The Essence Is the Mechanism

Caricature from The Hornet magazine, March 22, 1871

It’s common knowledge that Charles Darwin’s Origin of the Species was a game changer. Interestingly enough, Darwin’s theory was heavily laden with speculation based on real observation, but lacking any type of significant scientific experimentation. Still, Darwin’s theory of natural selection was the opportunity secular scientists longed for, providing an intellectually plausible mechanism by which naturalistic evolution could possibly take place.

A scientific focus on key mechanisms often leads to a clearer understanding of how this world might actually function. A vital mechanism we all learned about in our early science classes was  photosynthesis–the process by which a plant can process water, nutrients in dirt, carbon dioxide and sunlight to grow; even to the point of producing fruit. Without the essential mechanism of photosynthesis none of us would be alive because we’d have nothing to eat.
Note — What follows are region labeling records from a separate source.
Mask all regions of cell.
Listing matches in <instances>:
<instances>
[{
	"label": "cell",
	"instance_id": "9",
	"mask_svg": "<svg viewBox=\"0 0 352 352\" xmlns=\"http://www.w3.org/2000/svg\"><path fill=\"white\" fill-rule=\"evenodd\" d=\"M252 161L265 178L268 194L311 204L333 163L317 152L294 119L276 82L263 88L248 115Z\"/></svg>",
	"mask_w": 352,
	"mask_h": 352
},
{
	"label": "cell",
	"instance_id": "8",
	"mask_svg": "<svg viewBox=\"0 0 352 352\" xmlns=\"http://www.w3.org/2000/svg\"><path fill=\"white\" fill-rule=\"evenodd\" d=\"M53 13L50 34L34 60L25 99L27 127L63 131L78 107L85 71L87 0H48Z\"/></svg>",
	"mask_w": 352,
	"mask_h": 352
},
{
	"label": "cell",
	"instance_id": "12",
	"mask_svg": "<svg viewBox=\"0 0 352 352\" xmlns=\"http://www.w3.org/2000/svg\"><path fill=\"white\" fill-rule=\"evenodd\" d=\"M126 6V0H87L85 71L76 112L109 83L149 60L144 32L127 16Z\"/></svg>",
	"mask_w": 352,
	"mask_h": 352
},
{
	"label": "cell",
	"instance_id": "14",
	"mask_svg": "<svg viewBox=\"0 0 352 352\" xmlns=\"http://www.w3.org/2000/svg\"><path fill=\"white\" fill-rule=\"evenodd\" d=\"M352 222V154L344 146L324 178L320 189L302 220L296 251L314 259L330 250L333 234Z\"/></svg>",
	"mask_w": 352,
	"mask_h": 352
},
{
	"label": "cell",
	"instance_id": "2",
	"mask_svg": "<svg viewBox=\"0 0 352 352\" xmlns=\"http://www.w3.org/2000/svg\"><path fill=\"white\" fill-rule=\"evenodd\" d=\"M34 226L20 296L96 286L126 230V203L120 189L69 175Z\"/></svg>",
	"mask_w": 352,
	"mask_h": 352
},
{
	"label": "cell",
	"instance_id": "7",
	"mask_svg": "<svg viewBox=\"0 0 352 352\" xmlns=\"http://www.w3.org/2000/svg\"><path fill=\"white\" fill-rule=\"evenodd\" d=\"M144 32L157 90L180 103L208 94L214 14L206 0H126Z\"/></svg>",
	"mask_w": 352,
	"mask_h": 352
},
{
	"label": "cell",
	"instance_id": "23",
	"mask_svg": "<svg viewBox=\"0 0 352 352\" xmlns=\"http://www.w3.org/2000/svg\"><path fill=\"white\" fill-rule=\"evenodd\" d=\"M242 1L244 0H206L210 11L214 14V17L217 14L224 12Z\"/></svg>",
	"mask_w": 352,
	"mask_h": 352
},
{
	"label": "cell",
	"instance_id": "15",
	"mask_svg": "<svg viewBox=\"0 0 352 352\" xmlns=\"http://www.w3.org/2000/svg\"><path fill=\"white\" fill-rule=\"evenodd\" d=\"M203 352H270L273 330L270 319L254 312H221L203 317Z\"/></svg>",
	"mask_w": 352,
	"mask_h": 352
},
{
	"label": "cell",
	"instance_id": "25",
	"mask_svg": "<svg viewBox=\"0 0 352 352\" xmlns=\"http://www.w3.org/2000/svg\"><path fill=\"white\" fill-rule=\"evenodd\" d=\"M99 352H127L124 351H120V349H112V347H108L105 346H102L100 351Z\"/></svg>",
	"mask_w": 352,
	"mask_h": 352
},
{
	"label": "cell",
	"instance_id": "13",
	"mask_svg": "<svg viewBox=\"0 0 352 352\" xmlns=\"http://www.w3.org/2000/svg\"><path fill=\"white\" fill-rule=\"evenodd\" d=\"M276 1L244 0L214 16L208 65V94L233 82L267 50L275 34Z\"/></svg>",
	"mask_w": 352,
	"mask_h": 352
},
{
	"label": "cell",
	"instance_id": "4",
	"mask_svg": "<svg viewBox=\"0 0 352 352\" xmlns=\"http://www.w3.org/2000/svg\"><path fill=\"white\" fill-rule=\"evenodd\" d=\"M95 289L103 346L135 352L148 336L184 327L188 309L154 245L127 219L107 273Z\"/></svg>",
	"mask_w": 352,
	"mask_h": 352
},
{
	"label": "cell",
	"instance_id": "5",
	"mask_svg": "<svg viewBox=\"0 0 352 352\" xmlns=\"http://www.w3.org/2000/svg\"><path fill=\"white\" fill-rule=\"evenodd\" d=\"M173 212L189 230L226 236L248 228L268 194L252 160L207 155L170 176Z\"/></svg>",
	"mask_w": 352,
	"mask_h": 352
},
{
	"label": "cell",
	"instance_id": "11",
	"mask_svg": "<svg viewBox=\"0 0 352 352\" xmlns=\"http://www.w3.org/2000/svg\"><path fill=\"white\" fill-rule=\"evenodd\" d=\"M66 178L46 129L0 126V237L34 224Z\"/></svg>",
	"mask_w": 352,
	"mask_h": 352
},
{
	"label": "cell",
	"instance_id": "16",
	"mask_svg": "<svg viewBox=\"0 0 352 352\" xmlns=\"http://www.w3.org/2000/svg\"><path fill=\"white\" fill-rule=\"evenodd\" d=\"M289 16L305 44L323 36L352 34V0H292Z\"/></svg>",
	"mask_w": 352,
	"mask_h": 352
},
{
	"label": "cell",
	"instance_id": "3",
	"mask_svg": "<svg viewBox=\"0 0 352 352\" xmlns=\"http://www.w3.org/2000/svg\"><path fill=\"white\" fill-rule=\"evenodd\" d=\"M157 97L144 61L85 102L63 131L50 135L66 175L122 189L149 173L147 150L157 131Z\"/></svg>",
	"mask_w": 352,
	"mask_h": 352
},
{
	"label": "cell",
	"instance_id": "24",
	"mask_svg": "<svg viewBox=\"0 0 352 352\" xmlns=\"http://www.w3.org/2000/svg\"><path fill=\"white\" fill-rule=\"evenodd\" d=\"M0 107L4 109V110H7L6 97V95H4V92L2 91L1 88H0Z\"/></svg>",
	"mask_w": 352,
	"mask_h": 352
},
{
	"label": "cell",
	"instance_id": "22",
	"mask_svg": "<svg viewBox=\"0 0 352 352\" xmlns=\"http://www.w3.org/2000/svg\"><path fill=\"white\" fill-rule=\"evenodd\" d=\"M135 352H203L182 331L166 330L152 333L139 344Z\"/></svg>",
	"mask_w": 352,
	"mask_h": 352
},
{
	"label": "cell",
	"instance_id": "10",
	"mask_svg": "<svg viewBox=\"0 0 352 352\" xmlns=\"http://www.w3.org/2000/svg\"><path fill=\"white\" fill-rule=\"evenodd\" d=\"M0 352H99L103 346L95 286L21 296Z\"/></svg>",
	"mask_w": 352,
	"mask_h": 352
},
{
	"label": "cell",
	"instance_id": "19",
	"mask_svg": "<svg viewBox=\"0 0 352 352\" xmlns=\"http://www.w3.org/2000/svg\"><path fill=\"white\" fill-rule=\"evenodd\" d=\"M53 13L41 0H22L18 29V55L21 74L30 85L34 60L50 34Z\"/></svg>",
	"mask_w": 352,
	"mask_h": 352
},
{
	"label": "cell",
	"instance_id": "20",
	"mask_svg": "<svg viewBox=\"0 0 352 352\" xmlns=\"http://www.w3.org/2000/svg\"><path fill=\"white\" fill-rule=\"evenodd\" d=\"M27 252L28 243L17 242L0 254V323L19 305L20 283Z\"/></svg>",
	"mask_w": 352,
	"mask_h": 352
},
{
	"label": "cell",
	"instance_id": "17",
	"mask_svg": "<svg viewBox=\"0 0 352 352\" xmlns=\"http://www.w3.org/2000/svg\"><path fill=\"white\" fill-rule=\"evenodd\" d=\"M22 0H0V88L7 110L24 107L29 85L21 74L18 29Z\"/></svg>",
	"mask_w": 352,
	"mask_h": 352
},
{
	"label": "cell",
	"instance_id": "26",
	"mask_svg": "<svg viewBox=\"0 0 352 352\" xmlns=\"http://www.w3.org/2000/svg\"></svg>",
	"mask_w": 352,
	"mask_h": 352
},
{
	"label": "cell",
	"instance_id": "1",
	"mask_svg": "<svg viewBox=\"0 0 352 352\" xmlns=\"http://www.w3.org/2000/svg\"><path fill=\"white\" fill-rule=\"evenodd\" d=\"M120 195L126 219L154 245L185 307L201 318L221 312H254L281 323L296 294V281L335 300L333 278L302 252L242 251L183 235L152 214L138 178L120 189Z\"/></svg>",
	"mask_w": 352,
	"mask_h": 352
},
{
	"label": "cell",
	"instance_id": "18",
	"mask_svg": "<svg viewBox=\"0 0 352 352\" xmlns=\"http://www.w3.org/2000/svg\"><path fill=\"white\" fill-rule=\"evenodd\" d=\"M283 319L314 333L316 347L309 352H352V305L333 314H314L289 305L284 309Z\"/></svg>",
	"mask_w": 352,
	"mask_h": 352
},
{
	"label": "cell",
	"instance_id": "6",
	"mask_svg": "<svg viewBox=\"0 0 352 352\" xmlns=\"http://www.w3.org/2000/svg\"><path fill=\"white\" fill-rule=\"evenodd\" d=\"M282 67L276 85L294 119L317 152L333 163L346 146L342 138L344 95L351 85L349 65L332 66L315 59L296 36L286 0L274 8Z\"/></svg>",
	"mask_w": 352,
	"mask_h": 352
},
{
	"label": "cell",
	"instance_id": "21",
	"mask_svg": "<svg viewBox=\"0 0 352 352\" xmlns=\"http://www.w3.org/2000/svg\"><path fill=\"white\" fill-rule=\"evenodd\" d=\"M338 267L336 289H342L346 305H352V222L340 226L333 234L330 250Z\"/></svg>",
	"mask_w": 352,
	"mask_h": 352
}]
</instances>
Personally, I don’t buy into Darwin’s theory and I don’t generally spend a lot of time thinking about photosynthesis, but those are not the primary issues at hand. Rather, I’m trying to illustrate that in order for growth to take place, there must be a mechanism of transformation—some type of repeatable process that produces real and specific change. (I know some of this may sound terribly technical, but you won’t be disappointed if you bear with me.)

I’ve spent much of my Christian life seeking to understand the mechanism for spiritual growth in the life of a believer. How do we help someone who becomes a child of God to actually grow into a spiritually mature disciple of Christ? (For anyone involved in Christian leadership, this is probably the primary issue of our day). Our initial response might be that we need to get people reading the Word and praying and involved with Christian fellowship. But I would say those are the nutrients of the Christian faith and not the mechanism by which transformation takes place.

Some time ago I came to the conclusion that The Essence Is the Mechanism. If you remember my previous post, The Essence of Christianity is “faith working through love.” Allow me to explain how I think this all works. Although I’ve used some scientific jargon to this point, the mechanism for spiritual growth is really quite simple.

Diagram by At09kg - CC BY-SA 3.0

Biblical faith is the primary means through which we abide in God’s grace. A person abiding and abounding in grace is like a well-tended garden with life breaking out everywhere.

Think about a fruit tree. That tree has so much life that it produces sweet and succulent fruit as a byproduct. There’s no straining or struggling—the tree simply draws in nutrients and the mechanism of photosynthesis does the rest.

Reading and studying the Bible, praying and genuinely connecting with other believers all serve as nutrients that help to nurture our faith, enabling us to continually abide in the Holy Spirit’s life giving grace. The result is the fruit of the Spirit growing in our lives, especially the fruit of love.

“But the fruit of the Spirit is love, joy, peace, patience, kindness, goodness, faithfulness, gentleness, self-control; against such things there is no law.” Galatians 5:22-23 (NASB)

The mechanism for Christian growth is really that simple! Living by faith amounts to abiding in grace. Giving practical expression to our growing love for God (and others) releases yet more grace and perpetuates a cycle of consistent growth with spiritual maturity (and reproduction) as the end product.

Now some readers may be thinking that personal spiritual growth really is not that simple and I might agree to a point. But what’s actually complicated for us is learning how to continually abide in God’s grace—not the mechanism for transformation itself. If we can get this figured out, it will be a game changer for sure!